House plants are very compliant subjects to practice close-up photography or for those crazy close capture antics defined by macrophotography. There is no disturbing breeze to counter and house plants never complain during the entire endeavour. It can be very frustrating stuff, bordering on grief.
There was an episode of the original Star Trek series when the Enterprise was infiltrated by beings that existed on a different temporal plane, experiencing time dilation compared to the crew’s time frame. When the aliens were present on the bridge the crew occasionally heard an annoying buzz as the only discernible manifestation of movement and speech from the accelerated alien presence.
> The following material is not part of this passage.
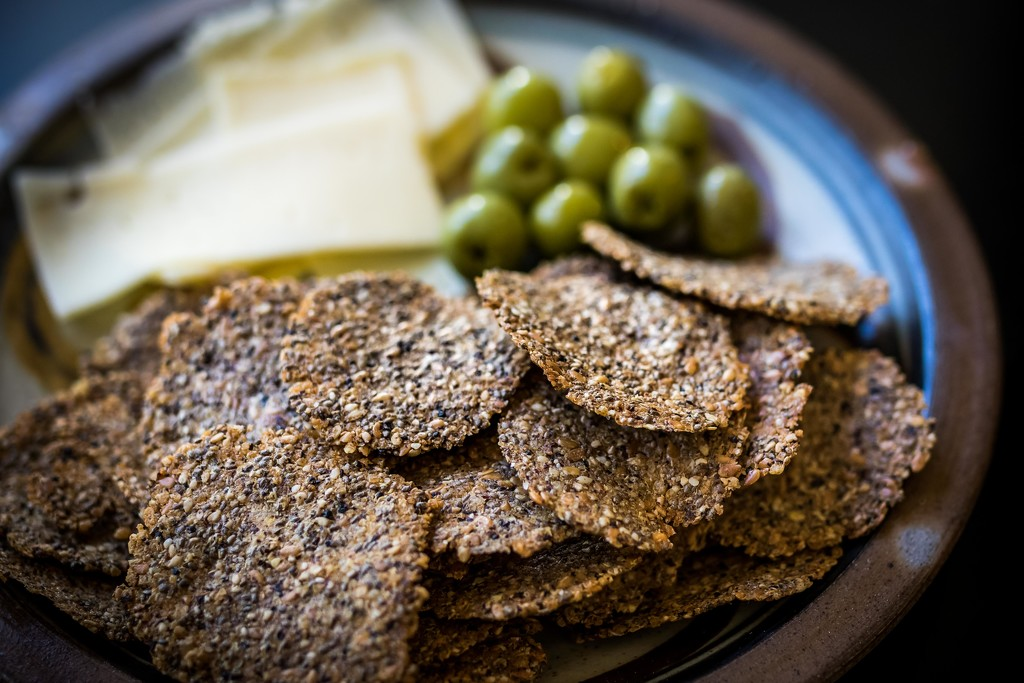 Homemade Seed Crackers by darylo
House plants probably experience us in the same way, as an annoying buzz, because they exist on a much slower temporal freeway and are therefore mostly unconcerned by a looming macro lens or a hot face flush with raging lividity because close-up photography is not for those dispossessed of patience.
Let me offer some suggestions for close-up photography delivered from someone that is perceived by many members of this forum as an annoying buzz that never goes away.
The most demanding technique expands the depth-of-field through either lens setting or with software that layers multiple exposures, all taken at a slightly different plane of focus, into a composite with apparently huge depth-of-field. This could be done manually with layers in PS but will likely drive you mad before you realize acceptable results. The software approach is less troublesome.
House plant subjects could produce abstractions by moving the lens during a long exposure fully stopped down, or by moving the plant while the camera shutter is open. Placing the pot on a thick piece of cloth and then slowly dragging the plant away from the lens during the exposure. You could also zoom out during an exposure. Lots of practice is required but you never know what kind of interesting image might be so created.
Translucent tenting over the plant, time exposure by moonlight, photographing the subject’s shadow, or movement of same, burning fire in the background, house plants outside, house plants in unlikely places, house plants wet from rain, house plants next to a fog machine, or humidifier mist, house plants in outer space. OK, perhaps I’ve gone too far. How about a house plant in a dark box fitted with a pinhole for light to get in and taking a long exposure through a sealed lacuna.